Juvenal agradeceu. Disse que preferia ficar na loja onde tinha marcado encontro com uns amigos que não via desde a final da Copa de 78. O mendigo entendeu. E como gostou de Juvenal, lhe deu o chapéu onde recolhia esmolas. Juvenal, distraído, enfiou-o na cabeça.
- Não, não. Na cabeça não.
- Por que não?
- Já viu mendigo usar chapéu na cabeça? Deixe-o aí no chão. Sempre pinga qualquer coisa.
Aos poucos o público foi aumentando, operários, vendedores, contínuos, vagabundos e às 15h45 já não havia mais lugar diante das lojas de eletrodomésticos.
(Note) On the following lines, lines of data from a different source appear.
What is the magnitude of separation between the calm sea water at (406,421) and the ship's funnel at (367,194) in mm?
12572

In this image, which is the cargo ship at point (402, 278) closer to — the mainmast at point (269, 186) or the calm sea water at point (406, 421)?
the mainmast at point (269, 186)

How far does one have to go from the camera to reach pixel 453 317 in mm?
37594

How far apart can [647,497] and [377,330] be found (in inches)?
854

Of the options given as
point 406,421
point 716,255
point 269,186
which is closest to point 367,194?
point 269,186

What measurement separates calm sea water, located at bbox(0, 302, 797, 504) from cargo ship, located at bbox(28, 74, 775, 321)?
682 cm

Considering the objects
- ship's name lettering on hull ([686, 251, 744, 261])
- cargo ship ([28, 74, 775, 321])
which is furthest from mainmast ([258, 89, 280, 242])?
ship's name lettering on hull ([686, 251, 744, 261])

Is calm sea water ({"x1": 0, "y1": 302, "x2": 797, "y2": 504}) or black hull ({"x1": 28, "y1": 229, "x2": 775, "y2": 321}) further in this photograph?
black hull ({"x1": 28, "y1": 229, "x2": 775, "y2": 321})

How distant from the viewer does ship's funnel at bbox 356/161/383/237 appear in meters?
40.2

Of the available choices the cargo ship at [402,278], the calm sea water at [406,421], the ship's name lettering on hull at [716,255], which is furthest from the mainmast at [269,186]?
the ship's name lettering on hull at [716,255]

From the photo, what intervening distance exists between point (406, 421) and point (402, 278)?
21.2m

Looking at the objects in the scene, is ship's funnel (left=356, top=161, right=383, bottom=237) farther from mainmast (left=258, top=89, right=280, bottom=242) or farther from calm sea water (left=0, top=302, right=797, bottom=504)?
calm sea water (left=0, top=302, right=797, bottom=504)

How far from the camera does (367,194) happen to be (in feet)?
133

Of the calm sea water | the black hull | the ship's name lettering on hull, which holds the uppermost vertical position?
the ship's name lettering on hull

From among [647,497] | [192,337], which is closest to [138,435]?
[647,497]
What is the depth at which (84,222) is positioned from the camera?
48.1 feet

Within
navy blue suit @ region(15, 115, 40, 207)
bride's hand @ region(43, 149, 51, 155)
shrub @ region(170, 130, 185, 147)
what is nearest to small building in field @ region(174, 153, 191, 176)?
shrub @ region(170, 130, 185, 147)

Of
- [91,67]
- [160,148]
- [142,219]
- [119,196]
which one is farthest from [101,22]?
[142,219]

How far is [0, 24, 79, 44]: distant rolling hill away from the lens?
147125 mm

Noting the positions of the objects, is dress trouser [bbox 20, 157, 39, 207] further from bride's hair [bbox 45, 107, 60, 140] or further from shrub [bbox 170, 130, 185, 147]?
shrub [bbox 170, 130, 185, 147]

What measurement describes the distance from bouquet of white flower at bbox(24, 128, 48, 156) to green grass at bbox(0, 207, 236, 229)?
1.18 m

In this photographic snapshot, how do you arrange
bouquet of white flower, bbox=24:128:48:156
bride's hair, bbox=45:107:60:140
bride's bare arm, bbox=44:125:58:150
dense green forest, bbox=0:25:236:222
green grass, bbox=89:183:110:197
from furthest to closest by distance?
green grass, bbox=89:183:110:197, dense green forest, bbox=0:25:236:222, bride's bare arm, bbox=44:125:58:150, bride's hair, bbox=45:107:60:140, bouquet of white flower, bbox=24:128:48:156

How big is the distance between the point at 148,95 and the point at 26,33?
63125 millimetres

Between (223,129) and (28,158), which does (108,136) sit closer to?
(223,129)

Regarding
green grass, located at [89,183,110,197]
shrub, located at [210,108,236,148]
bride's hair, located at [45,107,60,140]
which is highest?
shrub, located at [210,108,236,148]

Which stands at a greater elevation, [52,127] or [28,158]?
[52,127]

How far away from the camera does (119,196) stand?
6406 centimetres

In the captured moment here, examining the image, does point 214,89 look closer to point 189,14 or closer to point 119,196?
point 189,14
Os retardatários corriam de uma para outra à procura de uma brecha. Alguns ficavam pulando atrás da multidão tentando enxergar a tela do aparelho.
- Quer que eu lhe ajude? - perguntou um cidadão já meio irritado com um contínuo pulando rente às suas costas.
- Quero.
- Então me diz onde é o seu controle da vertical.
- Controle da vertical, pra quê?
- Pra ver se você para de pular aqui nas minhas costas.
As lojas concentravam multidões. As calçadas da cidade, que já são poucas, desapareciam completamente. Em jogos da Seleção Brasileira, durante a semana, cresce bastante o número de atropelamentos porque o pedestre é obrigado a circular pelas ruas. Além disso, os motoristas ficam muito mais ligados no rádio do que no trânsito.
Na porta da loja onde estava Juvenal havia umas 200 pessoas do lado de fora e somente uma do lado de dentro: o gerente. Até os vendedores da loja já tinham se bandeado afirmando que assistir um jogo atrás da televisão não é a mesma coisa que vê-lo atrás do gol. Quando a bola saía entravam os comentários dos torcedores.
No início do segundo tempo, um cidadão que não se interessava por futebol (um dos 18 que a cidade abriga) foi pedindo licença à galera e com muita dificuldade conseguiu entrar na loja. O gerente foi ao seu encontro: "O senhor deseja algo?"
- Um aparelho de televisão.
- Por que o senhor não leva aquele?
- Qual?
- Aquele que está ligado ali na porta.
- É bom?
- O senhor ainda pergunta? Acha que haveria 200 pessoas diante dele se não tivesse uma boa imagem?
- Bem...
- E não é só isso - completou o gerente aproveitando a euforia do público com um gol do Brasil - que outro aparelho transmite emoções tão fortes?
- Essa gritaria toda foi diante do aparelho?
- Lógico. Esse é o novo televisor AP-007 dotado de controle de emoção. Só este televisor pode levá-lo do choro convulsivo à completa euforia.
- É mesmo? E se eu desejar vê-lo sentado quietinho na poltrona?
- Também pode, mas é aconselhável desligar o botão da emoção, se não o senhor não vai conseguir ficar quietinho na poltrona.
O cidadão convenceu-se. Disse que ia levá-lo. O gerente, precavido, pediu-lhe para ir à porta da loja apanha-lo. O cidadão não teve dúvidas. Ignorando aquela massa toda diante do seu aparelho, foi lá tranquilamente e cleck. Desligou-o.
O que aconteceu depois eu deixo por conta da imaginação de vocês.